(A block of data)
[START]
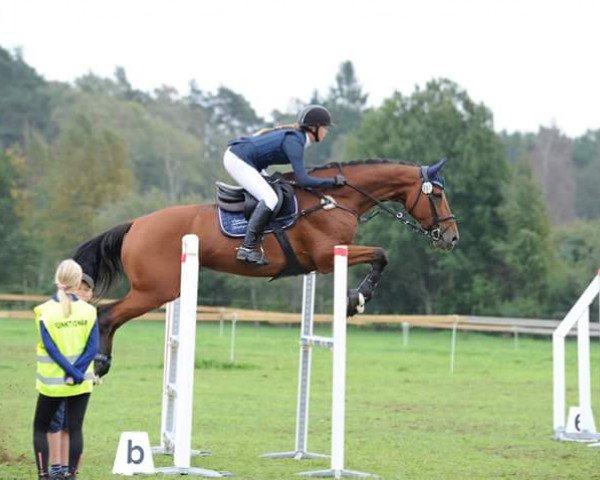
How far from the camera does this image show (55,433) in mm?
7316

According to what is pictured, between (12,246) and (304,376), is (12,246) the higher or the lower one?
the higher one

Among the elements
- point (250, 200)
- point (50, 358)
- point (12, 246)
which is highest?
point (12, 246)

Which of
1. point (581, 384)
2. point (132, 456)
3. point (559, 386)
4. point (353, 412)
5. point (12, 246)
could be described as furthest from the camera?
point (12, 246)

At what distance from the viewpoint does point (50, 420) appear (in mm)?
7160

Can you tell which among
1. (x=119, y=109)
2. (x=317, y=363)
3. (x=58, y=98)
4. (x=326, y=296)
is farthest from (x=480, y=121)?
(x=58, y=98)

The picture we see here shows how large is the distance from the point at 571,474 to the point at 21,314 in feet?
53.7

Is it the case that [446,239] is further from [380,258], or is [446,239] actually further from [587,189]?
[587,189]

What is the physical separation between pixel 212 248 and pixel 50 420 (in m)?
2.64

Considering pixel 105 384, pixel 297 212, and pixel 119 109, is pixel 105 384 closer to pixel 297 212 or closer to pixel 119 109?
pixel 297 212

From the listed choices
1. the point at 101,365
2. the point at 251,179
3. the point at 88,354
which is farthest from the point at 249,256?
the point at 88,354

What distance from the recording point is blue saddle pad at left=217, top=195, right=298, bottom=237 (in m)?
9.41

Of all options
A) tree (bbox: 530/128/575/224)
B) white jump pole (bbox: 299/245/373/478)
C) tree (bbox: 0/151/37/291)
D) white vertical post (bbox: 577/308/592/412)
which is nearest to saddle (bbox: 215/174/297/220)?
white jump pole (bbox: 299/245/373/478)

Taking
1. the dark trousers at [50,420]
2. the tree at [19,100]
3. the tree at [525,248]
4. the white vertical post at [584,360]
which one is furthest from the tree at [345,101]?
the dark trousers at [50,420]

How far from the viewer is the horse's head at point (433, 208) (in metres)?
9.93
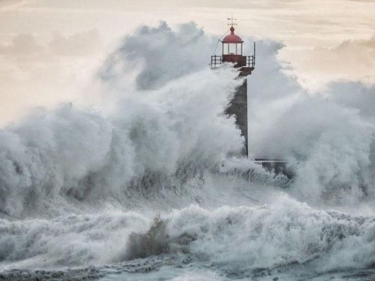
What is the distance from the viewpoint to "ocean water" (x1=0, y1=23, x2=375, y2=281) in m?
16.6

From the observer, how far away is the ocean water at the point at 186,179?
1661 cm

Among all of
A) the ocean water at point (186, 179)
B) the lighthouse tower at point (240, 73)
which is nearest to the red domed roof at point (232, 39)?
the lighthouse tower at point (240, 73)

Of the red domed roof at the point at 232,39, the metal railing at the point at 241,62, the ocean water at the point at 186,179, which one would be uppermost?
the red domed roof at the point at 232,39

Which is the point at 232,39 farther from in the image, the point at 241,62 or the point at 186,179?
the point at 186,179

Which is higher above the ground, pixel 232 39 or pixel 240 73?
pixel 232 39

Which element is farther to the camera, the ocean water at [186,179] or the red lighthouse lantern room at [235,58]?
the red lighthouse lantern room at [235,58]

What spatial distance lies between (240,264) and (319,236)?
4.19 ft

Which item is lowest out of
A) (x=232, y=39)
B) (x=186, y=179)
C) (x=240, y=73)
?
(x=186, y=179)

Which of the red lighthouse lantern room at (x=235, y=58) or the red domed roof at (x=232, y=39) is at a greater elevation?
the red domed roof at (x=232, y=39)

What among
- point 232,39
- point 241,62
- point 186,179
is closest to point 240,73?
point 241,62

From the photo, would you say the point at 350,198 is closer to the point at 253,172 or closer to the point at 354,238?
the point at 253,172

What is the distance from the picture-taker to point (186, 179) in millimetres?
27969

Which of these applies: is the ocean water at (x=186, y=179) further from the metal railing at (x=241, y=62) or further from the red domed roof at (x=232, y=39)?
the red domed roof at (x=232, y=39)

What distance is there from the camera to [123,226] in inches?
718
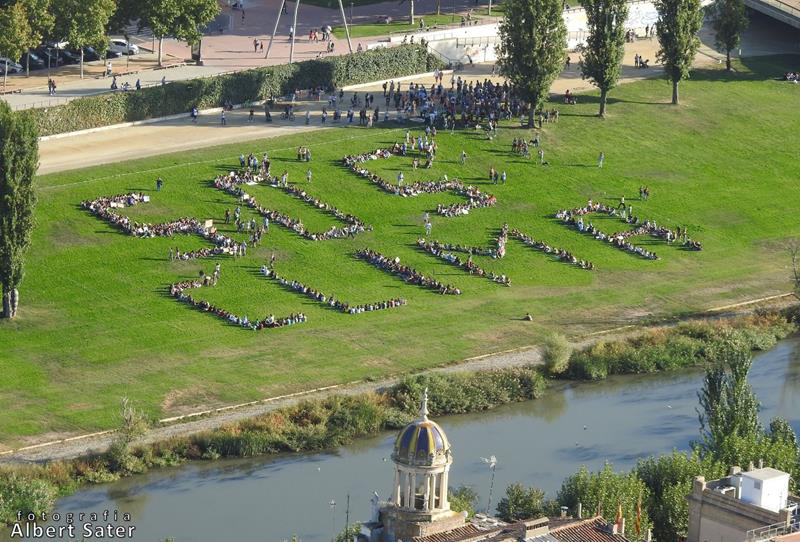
[END]
** Problem statement **
Rewrite all of the items above with "camera" changed to "lens" and everything else left as it is. Leave the pictures out of your answer.

** Task solution **
How far from the lens does this image show (55,433) in mm?
7316

According to what is pictured, between (12,246) and (304,376), is (12,246) the higher or the lower one?
the higher one

Among the elements
- point (250, 200)
- point (50, 358)
- point (12, 246)
which is highest?
point (12, 246)

Which of
1. point (581, 384)
2. point (132, 456)
3. point (559, 386)
4. point (353, 412)
5. point (12, 246)
could be described as furthest from the lens?
point (12, 246)

At what distance from the viewpoint does point (50, 420) appear (in mm)?
7160

Can you tell which among
1. (x=119, y=109)
2. (x=317, y=363)
3. (x=58, y=98)
4. (x=326, y=296)
is farthest from (x=480, y=121)?
(x=58, y=98)

The picture we see here shows how large is the distance from the point at 571,474 to the point at 21,314 in feet?
53.7

Is it the case that [446,239] is further from [380,258], or is [446,239] actually further from [587,189]?
[587,189]

What is the physical separation between pixel 212 248 and pixel 50 420 (in m)?
2.64

Considering pixel 105 384, pixel 297 212, and pixel 119 109, is pixel 105 384 closer to pixel 297 212 or closer to pixel 119 109?
pixel 297 212

From the listed choices
1. the point at 101,365
2. the point at 251,179
3. the point at 88,354
which is farthest from the point at 249,256?
the point at 88,354

What distance from the recording point is blue saddle pad at left=217, top=195, right=298, bottom=237 (in m)?
9.41

Of all options
A) tree (bbox: 530/128/575/224)
B) white jump pole (bbox: 299/245/373/478)
C) tree (bbox: 0/151/37/291)
D) white vertical post (bbox: 577/308/592/412)
which is nearest to saddle (bbox: 215/174/297/220)?
white jump pole (bbox: 299/245/373/478)

Taking
1. the dark trousers at [50,420]
2. the tree at [19,100]
3. the tree at [525,248]
4. the white vertical post at [584,360]
which one is furthest from the tree at [345,101]?
the dark trousers at [50,420]

How far from the viewer is the horse's head at point (433, 208) (in metres)?
9.93
What is the distance from the viewpoint to "ocean water" (x1=0, y1=23, x2=375, y2=281) in m?
16.6

From the observer, how far away is the ocean water at the point at 186,179?
1661 cm

Among all of
A) the ocean water at point (186, 179)
B) the lighthouse tower at point (240, 73)
which is nearest to the red domed roof at point (232, 39)?
the lighthouse tower at point (240, 73)

Of the red domed roof at the point at 232,39, the metal railing at the point at 241,62, the ocean water at the point at 186,179, which one would be uppermost?
the red domed roof at the point at 232,39

Which is the point at 232,39 farther from in the image, the point at 241,62 or the point at 186,179?
the point at 186,179

Which is higher above the ground, pixel 232 39 or pixel 240 73?
pixel 232 39

Which element is farther to the lens, the ocean water at [186,179] or the red lighthouse lantern room at [235,58]?
the red lighthouse lantern room at [235,58]

What spatial distance lies between (240,264) and (319,236)?
4.19 ft

Which item is lowest out of
A) (x=232, y=39)
B) (x=186, y=179)
C) (x=240, y=73)
?
(x=186, y=179)

Which of the red lighthouse lantern room at (x=235, y=58) or the red domed roof at (x=232, y=39) is at a greater elevation?
the red domed roof at (x=232, y=39)

What among
- point 232,39
- point 241,62
- point 186,179
is closest to point 240,73?
point 241,62

From the photo, would you say the point at 350,198 is closer to the point at 253,172 or closer to the point at 354,238?
the point at 253,172

What is the distance from the picture-taker to point (186, 179) in millimetres?
27969

Which of these applies: is the ocean water at (x=186, y=179) further from the metal railing at (x=241, y=62) or further from the red domed roof at (x=232, y=39)?
the red domed roof at (x=232, y=39)

What distance is there from the lens to [123,226] in inches?
718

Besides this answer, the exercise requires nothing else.